*** Dataset records Section Begins ***

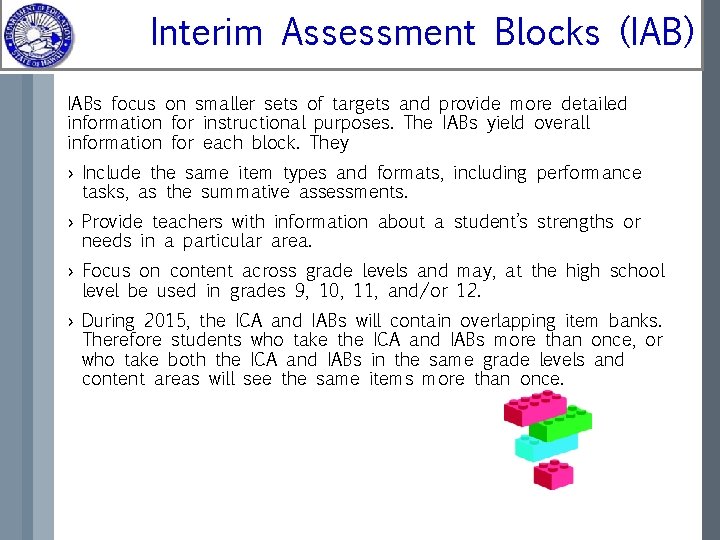 DEPARTMENT OF EDUCATION STATE OF HAWAII

Interim Assessment Blocks (IAB)

IABs focus on smaller sets of targets and provide more detailed information for instructional purposes. The IABs yield overall information for each block. They

› Include the same item types and formats, including performance tasks, as the summative assessments.

› Provide teachers with information about a student's strengths or needs in a particular area.

› Focus on content across grade levels and may, at the high school level be used in grades 9, 10, 11, and/or 12.

› During 2015, the ICA and IABs will contain overlapping item banks. Therefore students who take the ICA and IABs more than once, or who take both the ICA and IABs in the same grade levels and content areas will see the same items more than once.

*** Dataset records Section Ends ***

__Exercise directions__:
Your answer should be the exact lines above from the one with "IABs focus on" through the one with "a particular area.", both included, and nothing besides.

__Answer to the problem__:
IABs focus on smaller sets of targets and provide more detailed information for instructional purposes. The IABs yield overall information for each block. They

› Include the same item types and formats, including performance tasks, as the summative assessments.

› Provide teachers with information about a student's strengths or needs in a particular area.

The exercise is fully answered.